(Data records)
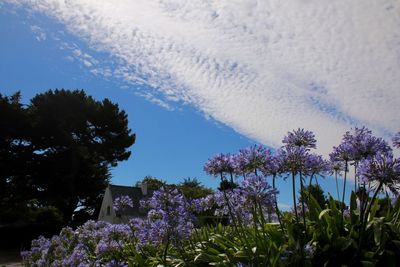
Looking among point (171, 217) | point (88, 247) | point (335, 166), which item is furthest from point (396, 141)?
point (88, 247)

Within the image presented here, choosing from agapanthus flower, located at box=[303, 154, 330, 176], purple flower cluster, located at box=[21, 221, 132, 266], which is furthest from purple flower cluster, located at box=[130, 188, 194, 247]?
agapanthus flower, located at box=[303, 154, 330, 176]

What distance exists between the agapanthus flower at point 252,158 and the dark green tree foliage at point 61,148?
35018 millimetres

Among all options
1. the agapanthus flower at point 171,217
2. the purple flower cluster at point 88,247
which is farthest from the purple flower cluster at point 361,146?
the purple flower cluster at point 88,247

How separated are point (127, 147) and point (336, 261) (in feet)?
128

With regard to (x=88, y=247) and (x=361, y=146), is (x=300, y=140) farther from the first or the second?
(x=88, y=247)

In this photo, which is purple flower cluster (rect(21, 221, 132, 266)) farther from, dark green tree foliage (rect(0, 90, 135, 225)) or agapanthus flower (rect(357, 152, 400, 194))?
dark green tree foliage (rect(0, 90, 135, 225))

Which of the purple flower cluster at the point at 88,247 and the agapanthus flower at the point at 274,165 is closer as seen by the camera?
the agapanthus flower at the point at 274,165

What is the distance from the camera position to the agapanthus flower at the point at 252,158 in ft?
13.4

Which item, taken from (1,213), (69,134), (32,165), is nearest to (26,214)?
(1,213)

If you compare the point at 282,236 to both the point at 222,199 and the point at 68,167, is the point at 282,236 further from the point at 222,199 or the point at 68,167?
the point at 68,167

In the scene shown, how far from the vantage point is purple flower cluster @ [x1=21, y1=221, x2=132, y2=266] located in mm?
5746

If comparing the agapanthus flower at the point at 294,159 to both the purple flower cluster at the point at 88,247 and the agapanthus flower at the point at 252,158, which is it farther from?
the purple flower cluster at the point at 88,247

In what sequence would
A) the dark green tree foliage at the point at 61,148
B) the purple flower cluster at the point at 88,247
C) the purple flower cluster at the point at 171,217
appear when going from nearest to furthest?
the purple flower cluster at the point at 171,217 → the purple flower cluster at the point at 88,247 → the dark green tree foliage at the point at 61,148

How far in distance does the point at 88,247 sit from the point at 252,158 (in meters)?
4.37
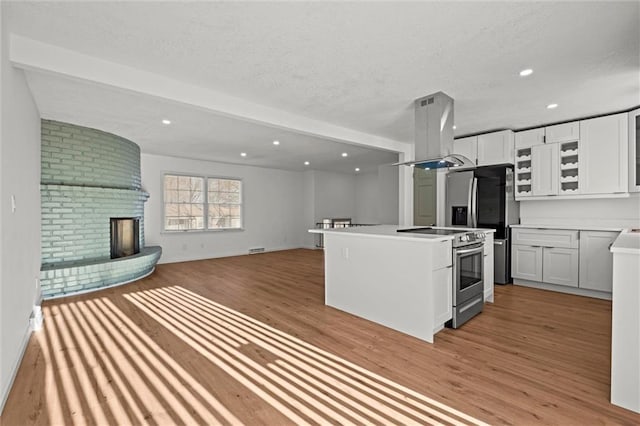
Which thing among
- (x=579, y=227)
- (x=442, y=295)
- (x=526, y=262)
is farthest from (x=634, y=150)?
(x=442, y=295)

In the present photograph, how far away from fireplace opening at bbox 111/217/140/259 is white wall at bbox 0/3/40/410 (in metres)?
1.74

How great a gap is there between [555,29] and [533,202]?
11.5 feet

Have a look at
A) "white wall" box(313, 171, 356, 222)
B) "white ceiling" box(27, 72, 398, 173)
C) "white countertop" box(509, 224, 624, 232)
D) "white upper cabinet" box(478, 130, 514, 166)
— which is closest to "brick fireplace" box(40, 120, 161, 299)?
"white ceiling" box(27, 72, 398, 173)

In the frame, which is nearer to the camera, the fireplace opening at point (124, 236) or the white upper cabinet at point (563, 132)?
the white upper cabinet at point (563, 132)

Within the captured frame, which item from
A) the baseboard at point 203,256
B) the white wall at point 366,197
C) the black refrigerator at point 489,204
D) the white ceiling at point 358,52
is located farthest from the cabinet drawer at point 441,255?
the white wall at point 366,197

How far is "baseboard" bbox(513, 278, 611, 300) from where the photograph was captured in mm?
4016

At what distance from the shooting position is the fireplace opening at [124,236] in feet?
16.4

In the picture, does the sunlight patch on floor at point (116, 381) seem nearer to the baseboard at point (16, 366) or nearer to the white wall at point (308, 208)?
the baseboard at point (16, 366)

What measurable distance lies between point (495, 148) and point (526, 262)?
1807mm

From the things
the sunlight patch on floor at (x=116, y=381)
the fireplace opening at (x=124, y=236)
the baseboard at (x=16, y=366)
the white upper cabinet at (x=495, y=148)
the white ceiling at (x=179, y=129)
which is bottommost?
the sunlight patch on floor at (x=116, y=381)

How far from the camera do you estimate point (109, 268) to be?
4.58 metres

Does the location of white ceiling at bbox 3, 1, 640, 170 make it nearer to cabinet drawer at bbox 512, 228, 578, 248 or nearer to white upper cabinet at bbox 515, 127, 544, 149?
white upper cabinet at bbox 515, 127, 544, 149

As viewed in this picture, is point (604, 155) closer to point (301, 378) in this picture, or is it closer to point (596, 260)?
point (596, 260)

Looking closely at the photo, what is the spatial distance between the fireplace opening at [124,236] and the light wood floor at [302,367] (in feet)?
4.29
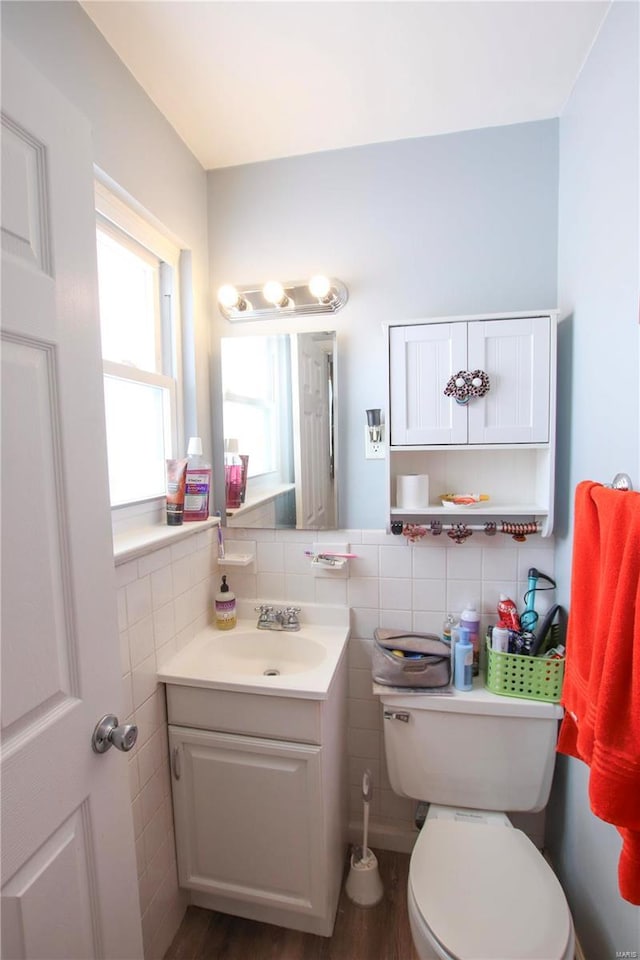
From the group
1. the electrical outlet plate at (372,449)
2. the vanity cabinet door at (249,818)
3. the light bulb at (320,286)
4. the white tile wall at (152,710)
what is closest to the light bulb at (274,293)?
the light bulb at (320,286)

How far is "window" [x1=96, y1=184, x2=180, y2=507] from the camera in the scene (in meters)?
1.19

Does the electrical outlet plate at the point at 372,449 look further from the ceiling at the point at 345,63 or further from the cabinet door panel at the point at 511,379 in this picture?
the ceiling at the point at 345,63

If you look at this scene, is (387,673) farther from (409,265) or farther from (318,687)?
(409,265)

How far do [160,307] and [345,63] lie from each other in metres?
0.87

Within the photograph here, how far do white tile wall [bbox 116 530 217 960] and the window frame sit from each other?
0.57 ft

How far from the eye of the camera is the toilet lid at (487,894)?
0.89 m

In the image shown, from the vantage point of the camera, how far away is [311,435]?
4.97ft

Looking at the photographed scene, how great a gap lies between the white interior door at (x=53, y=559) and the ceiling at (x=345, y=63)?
58 centimetres

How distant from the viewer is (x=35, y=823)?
583 mm

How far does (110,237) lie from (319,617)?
1385mm

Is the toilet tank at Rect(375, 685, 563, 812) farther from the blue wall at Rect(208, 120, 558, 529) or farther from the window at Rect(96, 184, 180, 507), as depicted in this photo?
the window at Rect(96, 184, 180, 507)

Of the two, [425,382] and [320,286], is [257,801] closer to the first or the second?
[425,382]

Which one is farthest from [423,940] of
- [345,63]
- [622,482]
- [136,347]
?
[345,63]

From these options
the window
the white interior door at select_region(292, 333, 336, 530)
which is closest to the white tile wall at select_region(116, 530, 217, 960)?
the window
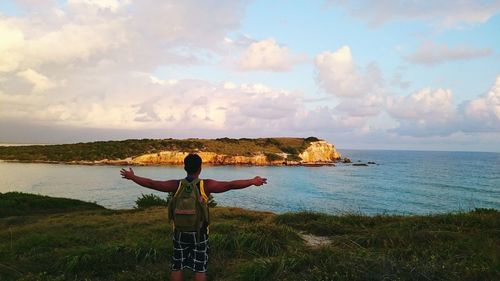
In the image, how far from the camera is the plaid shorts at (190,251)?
20.0ft

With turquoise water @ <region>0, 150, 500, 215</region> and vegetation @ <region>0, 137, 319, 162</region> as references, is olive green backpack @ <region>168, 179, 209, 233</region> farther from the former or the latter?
vegetation @ <region>0, 137, 319, 162</region>

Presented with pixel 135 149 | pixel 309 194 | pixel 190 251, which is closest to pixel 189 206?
pixel 190 251

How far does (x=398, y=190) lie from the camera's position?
62.8 meters

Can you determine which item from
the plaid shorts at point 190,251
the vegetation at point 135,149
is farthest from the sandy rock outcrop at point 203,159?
the plaid shorts at point 190,251

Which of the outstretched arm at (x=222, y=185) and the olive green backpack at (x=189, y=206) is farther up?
the outstretched arm at (x=222, y=185)

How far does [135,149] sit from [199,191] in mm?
117053

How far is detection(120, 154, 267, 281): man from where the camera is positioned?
5980 mm

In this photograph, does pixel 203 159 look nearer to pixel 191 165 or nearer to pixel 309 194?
pixel 309 194

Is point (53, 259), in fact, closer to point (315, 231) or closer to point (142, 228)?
point (142, 228)

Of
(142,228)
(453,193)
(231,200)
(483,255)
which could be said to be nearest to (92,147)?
(231,200)

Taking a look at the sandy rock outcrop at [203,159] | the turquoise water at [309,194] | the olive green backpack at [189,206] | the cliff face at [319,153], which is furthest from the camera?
the cliff face at [319,153]

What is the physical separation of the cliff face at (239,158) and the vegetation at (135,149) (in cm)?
242

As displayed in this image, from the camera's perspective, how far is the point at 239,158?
122 m

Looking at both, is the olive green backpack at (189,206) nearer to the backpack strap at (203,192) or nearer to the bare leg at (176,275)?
the backpack strap at (203,192)
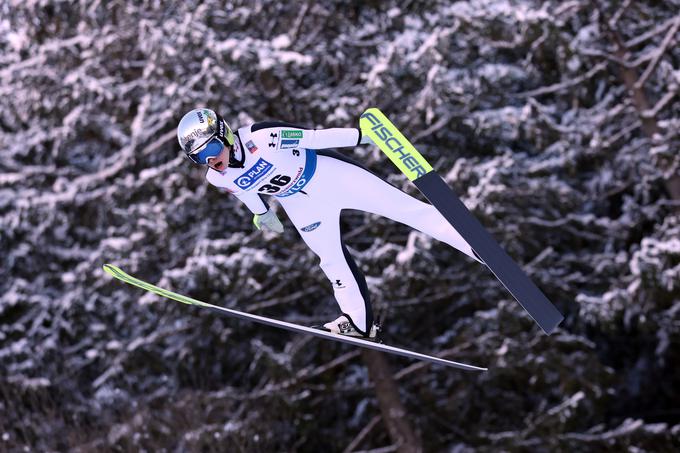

> **What this task involves**: Copy out, unchanged, every line from the one containing "How far does [135,149]" through the end of the items. Leave the pictures out.

> **Exercise response**:
How far does [135,149] sit from [199,191] in mm?
117053

How far is detection(120, 154, 267, 281): man from where the camera is positioned?
5980 mm

In this photograph, does pixel 203 159 look nearer to pixel 191 165 or nearer to pixel 309 194?
pixel 309 194

Is point (53, 259), in fact, closer to point (315, 231) or closer to point (142, 228)?
point (142, 228)

Of
(142,228)
(453,193)
(231,200)
(483,255)
which could be said to be nearest to (92,147)?
(231,200)

Taking a look at the sandy rock outcrop at [203,159] | the turquoise water at [309,194] | the olive green backpack at [189,206] | the cliff face at [319,153], which is furthest from the camera?
the cliff face at [319,153]

What is the physical separation of the cliff face at (239,158) and the vegetation at (135,149) (in cm)?
242

As displayed in this image, from the camera's perspective, how far is the point at 239,158?
122 m

Looking at both, is the olive green backpack at (189,206) nearer to the backpack strap at (203,192) or nearer to the bare leg at (176,275)?
the backpack strap at (203,192)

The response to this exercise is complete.